- [WHAT YOU WILL DO]
(1) In the employment agreement excerpt, rewrite the passage from "8.1 Successors and" to "no succession occurred.", swapping "consolidation" for "amalgamation".
(2) Translate this sentence from the employment agreement excerpt into Spanish: "The Executive expressly waives the right to have any such actions or proceedings brought or tried elsewhere."

8.1 Successors and Assigns. (a) This Agreement is binding on successors. This Agreement shall be binding upon the Employer and any successor to the Employer, including any persons acquiring directly or indirectly all or substantially all of the business or assets of the Employer by purchase, merger, consolidation, reorganization, or otherwise. But this Agreement and the Employer’s obligations under this Agreement are not otherwise assignable, transferable, or delegable by the Employer. By agreement in form and substance satisfactory to the Executive, the Employer shall require any successor to all or substantially all of the business or assets of the Employer expressly to assume and agree to perform this Agreement in the same manner and to the same extent the Employer would be required to perform had no succession occurred.

 

(b) This Agreement is enforceable by the Executive’s heirs. This Agreement shall inure to the benefit of and be enforceable by the Executive’s personal or legal representatives, executors, administrators, successors, heirs, distributees, and legatees.

 

(c) This Agreement is personal in nature and is not assignable. This Agreement is personal in nature. Without written consent of the other parties, no party shall assign, transfer, or delegate this Agreement or any rights or obligations under this Agreement, except as expressly provided herein. Without limiting the generality or effect of the foregoing, the Executive’s right to receive payments hereunder is not assignable or transferable, whether by pledge, creation of a security interest, or otherwise, except for a transfer by the Executive’s will or by the laws of descent and distribution. If the Executive attempts an assignment or transfer that is contrary to this section 8.1, the Employer shall have no liability to pay any amount to the assignee or transferee.

 

8.2 Governing Law, Jurisdiction and Forum. This Agreement shall be construed under and governed by the internal laws of the State of North Carolina, without giving effect to any conflict of laws provision or rule (whether of the State of North Carolina or any other jurisdiction) that would cause the application of the laws of any jurisdiction other than the State of North Carolina. By entering into this Agreement, the Executive acknowledges that the Executive is subject to the jurisdiction of both the federal and state courts in the State of North Carolina. Any actions or proceedings instituted under this Agreement shall be brought and tried solely in courts located in Beaufort County, North Carolina or in the federal court having jurisdiction in Washington, North Carolina. The Executive expressly waives the right to have any such actions or proceedings brought or tried elsewhere.

 

8.3 Entire Agreement. This Agreement sets forth the entire agreement of the parties concerning the employment of the Executive, and any oral or written statements, representations, agreements, or understandings made or entered into prior to or contemporaneously with the execution of this Agreement are hereby rescinded, revoked, and rendered null and void by the parties.

 

 
 

8.4 Notices. Any notice under this Agreement shall be deemed to have been effectively made or given if in writing and personally delivered, delivered by mail properly addressed in a sealed envelope, postage prepaid by certified or registered mail, delivered by a reputable overnight delivery service, or sent by facsimile. Unless otherwise changed by notice, notice shall be properly addressed to the Executive if addressed to the address of the Executive on the books and records of the Employer at the time of the delivery of such notice, and properly addressed to the Employer if addressed to:

 

Chairman of the Board

First South Bank

1311 Carolina Avenue

Washington, NC 27889

 

8.5 Severability. In the case of conflict between any provision of this Agreement and any statute, regulation, or judicial precedent, the latter shall prevail, but the affected provisions of this Agreement shall be curtailed and limited solely to the extent necessary to bring them within the requirements of law. If any provision of this Agreement is held by a court of competent jurisdiction to be indefinite, invalid, void or voidable, or otherwise unenforceable, the remainder of this Agreement shall continue in full force and effect unless that would clearly be contrary to the intentions of the parties or would result in an injustice.

- [DATA EXCERPTS]
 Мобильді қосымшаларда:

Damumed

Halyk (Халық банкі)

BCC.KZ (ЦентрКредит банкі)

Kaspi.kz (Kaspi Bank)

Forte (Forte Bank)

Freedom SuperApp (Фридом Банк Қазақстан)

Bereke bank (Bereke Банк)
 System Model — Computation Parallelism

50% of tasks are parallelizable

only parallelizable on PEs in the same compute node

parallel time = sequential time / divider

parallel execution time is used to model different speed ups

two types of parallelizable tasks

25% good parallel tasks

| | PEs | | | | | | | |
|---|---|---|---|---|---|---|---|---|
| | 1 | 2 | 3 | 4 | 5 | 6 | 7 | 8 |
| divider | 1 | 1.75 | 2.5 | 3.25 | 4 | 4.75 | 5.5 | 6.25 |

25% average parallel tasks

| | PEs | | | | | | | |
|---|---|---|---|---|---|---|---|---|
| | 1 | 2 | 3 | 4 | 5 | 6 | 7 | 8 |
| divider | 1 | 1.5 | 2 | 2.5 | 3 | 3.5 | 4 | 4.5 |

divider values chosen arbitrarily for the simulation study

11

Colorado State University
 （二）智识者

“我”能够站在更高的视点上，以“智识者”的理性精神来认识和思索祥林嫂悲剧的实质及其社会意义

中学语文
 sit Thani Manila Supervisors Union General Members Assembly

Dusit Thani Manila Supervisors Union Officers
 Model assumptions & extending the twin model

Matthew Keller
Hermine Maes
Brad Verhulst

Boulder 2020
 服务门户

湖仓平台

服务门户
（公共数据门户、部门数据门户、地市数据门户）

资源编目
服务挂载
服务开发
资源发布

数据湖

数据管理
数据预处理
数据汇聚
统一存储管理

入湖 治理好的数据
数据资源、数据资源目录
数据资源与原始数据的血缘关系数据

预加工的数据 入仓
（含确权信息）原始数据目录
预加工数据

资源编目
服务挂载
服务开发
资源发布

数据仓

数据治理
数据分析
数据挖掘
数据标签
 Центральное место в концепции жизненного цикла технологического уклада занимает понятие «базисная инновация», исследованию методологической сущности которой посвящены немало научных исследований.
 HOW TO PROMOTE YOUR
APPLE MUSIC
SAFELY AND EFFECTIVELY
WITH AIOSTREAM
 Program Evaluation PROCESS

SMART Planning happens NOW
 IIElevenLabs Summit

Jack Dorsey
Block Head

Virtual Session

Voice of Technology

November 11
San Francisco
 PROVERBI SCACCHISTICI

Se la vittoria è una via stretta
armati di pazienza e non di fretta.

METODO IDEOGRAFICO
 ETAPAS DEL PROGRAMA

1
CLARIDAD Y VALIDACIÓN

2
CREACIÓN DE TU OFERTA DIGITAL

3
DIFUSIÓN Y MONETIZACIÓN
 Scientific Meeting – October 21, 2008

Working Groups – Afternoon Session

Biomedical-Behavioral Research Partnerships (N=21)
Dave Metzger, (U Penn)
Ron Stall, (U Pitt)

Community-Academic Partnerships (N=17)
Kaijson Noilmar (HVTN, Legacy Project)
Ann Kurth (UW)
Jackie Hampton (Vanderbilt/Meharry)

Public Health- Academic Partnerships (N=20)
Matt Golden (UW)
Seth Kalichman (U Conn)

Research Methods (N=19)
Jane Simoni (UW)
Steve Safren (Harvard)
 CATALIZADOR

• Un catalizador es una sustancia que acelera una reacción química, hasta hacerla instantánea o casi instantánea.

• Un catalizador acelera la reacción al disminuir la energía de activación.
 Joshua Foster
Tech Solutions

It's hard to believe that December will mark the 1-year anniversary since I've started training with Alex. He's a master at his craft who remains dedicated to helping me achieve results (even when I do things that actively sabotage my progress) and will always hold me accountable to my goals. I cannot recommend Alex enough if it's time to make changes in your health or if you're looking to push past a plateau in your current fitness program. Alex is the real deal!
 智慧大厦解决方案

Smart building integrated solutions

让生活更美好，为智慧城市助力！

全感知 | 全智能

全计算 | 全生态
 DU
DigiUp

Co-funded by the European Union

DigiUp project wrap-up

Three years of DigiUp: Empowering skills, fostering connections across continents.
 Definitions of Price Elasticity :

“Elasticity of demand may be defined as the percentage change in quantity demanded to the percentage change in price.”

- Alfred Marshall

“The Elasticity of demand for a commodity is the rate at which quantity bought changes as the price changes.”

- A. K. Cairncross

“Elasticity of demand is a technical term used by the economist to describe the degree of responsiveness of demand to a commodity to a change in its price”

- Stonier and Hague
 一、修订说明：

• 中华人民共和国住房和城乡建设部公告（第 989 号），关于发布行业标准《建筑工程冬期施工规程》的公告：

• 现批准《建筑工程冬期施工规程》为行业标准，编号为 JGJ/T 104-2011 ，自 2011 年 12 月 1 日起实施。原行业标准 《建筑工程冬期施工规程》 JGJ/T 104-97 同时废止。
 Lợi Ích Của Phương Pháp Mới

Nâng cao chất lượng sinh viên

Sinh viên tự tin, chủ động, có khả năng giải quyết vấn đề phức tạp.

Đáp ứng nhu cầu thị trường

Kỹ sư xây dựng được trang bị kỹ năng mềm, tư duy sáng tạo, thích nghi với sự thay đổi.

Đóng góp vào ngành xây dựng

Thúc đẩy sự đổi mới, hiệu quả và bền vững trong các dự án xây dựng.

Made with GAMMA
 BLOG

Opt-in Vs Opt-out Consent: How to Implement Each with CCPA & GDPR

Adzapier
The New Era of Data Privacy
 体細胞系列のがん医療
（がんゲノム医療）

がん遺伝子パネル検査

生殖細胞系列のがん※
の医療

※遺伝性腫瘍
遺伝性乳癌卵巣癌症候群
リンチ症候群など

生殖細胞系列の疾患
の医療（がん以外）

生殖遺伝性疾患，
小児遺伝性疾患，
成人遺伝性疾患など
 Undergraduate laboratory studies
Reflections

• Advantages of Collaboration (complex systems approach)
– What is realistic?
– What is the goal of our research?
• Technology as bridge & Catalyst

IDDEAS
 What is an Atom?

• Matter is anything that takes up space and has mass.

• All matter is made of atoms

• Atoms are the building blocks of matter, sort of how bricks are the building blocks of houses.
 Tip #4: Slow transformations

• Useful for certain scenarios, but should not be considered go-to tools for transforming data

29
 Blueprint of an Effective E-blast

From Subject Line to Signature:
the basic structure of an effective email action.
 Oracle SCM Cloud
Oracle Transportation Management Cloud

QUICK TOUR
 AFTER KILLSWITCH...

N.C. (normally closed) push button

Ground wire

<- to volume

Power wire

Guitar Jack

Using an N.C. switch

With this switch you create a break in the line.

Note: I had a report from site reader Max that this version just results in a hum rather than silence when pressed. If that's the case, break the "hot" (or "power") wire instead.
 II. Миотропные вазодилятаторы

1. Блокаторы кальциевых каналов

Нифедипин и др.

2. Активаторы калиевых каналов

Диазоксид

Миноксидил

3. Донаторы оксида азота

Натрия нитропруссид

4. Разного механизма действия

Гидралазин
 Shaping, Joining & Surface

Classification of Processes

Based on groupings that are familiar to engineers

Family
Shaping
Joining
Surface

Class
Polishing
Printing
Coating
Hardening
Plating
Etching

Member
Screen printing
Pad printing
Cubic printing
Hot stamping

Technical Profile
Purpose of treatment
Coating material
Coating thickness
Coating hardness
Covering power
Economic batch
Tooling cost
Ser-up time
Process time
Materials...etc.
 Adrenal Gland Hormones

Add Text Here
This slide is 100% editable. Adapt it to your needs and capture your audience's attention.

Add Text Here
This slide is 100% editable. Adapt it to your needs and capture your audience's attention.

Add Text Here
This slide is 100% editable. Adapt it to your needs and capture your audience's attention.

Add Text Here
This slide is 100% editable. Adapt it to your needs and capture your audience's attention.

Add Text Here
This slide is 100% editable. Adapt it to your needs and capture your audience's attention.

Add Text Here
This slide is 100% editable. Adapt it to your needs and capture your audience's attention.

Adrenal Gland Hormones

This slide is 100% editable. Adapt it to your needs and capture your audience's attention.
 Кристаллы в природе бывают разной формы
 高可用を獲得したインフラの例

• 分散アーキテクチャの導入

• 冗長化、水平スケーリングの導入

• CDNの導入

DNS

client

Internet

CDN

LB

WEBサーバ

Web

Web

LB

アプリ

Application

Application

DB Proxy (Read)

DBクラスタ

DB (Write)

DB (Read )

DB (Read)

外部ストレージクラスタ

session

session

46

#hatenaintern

- [SOLUTIONS TO THE TASKS]
(1)
8.1 Successors and Assigns. (a) This Agreement is binding on successors. This Agreement shall be binding upon the Employer and any successor to the Employer, including any persons acquiring directly or indirectly all or substantially all of the business or assets of the Employer by purchase, merger, amalgamation, reorganization, or otherwise. But this Agreement and the Employer’s obligations under this Agreement are not otherwise assignable, transferable, or delegable by the Employer. By agreement in form and substance satisfactory to the Executive, the Employer shall require any successor to all or substantially all of the business or assets of the Employer expressly to assume and agree to perform this Agreement in the same manner and to the same extent the Employer would be required to perform had no succession occurred.

(2) El Ejecutivo renuncia expresamente al derecho de que tales acciones o procedimientos se entablen o se juzguen en otro lugar.